"Ankara Notları”nda bu işkence konusu dizi filmlere benzedi! Kaçıranlar artık kusura bakmasınlar, baştan okusunlar!
Öğretmen LD akşam, ne zaman geleceklerini bilmeden, hücresindeydi. Uyuyordu, saat 01.30 - 02.00, demir kapı açılıyordu: "Kalk bakalım, buyur bakalım hoca!"
"Ne var?"
"Eğlence var, şenlik var!"
Gidiyordu, yine anadan üryan soyunuyordu. Salı günü (26 Aralık) öğleyin başladı bu işkence, 26 Aralıkta tezgâha aldılar, cumartesi öğleye dek ne uyku, ne yiyecek, ne şu, ne bu... Yarım ekmeğin arasına zeytin koydular, bir peynir, bir zeytin, 12 saatte bir, ayakta sürekli bekliyordu. Şöyle anlatıyordu. LD öğretmen:
"Tepiniyorsunuz olduğunuz yerde. Biri geliyor, bağın altından şöyle bir baktım, pantolonuna baktım: Oturun, biraz dinlenin dedi. Tabii bu arada, ayakta dururken biri geliyor paat! Tekmeyle vuruyor saç kapıya. Biri geliyor, bir vuruyor: Duvara yaslanma! Garajda işaret parmağınla dokunacaksın duvara! Salı günü öğleden sonra başladı, cumartesi gününe kadar uyku yok, oturma yok. Adam diyor ki, 'Oturun biraz dinlenin' diyor. Oturuyoruz, içeri giriyor, çıkıyor, aynı adam bağırıyor: Kalkın ulan şerefsizler! Kim dedi size oturun diye?' "Öğretmen olduğunuzu biliyorlar mı?

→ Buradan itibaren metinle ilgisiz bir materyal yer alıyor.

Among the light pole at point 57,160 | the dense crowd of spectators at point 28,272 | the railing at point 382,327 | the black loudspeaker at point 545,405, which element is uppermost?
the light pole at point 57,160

"Biliyorlar! örneğin geliyor, sesinden tanıdığınızı tahmin ettiğiniz polis, hocam, otur biraz dinlen diyor yavaşça. Aynı anda, bir anda dışarı çıkıyor, paat tekme vuruyor, ordan bir yere: Kalk ayağa! Sesini değiştiriyor, sanki başkasıymış gibi sana numara çekiyor ve hani, insanlığı aşağılamak dediğimiz olay var; insanı aşağılamak... Ve kendinin aşağılıklığını kabul ettirmek ve dolayısıyla da: 'Ben aşağı bir yaratığım. Onlar ne derlerse doğrudur; ben bunu hak ettim!' mantığını yerleştirmeye çalışıyorlar. Ben sürekli şunu dedim: İnsan onuru, hani Bertolt Brecht'in bir şiiri var: 'Ne güçlü bir tankın var generalim/ Ama sürmek için insan ister' diyor ya, hep o aklıma geldi biliyor musunuz? İnsan onuru işkenceye dayanıyor, dayanamayacak hiçbir şey yok!"
"Dayanıyor!"
"Dayanıyor, işkenceye dayanıyor. Dayanamadığın an bayılıyorsun!"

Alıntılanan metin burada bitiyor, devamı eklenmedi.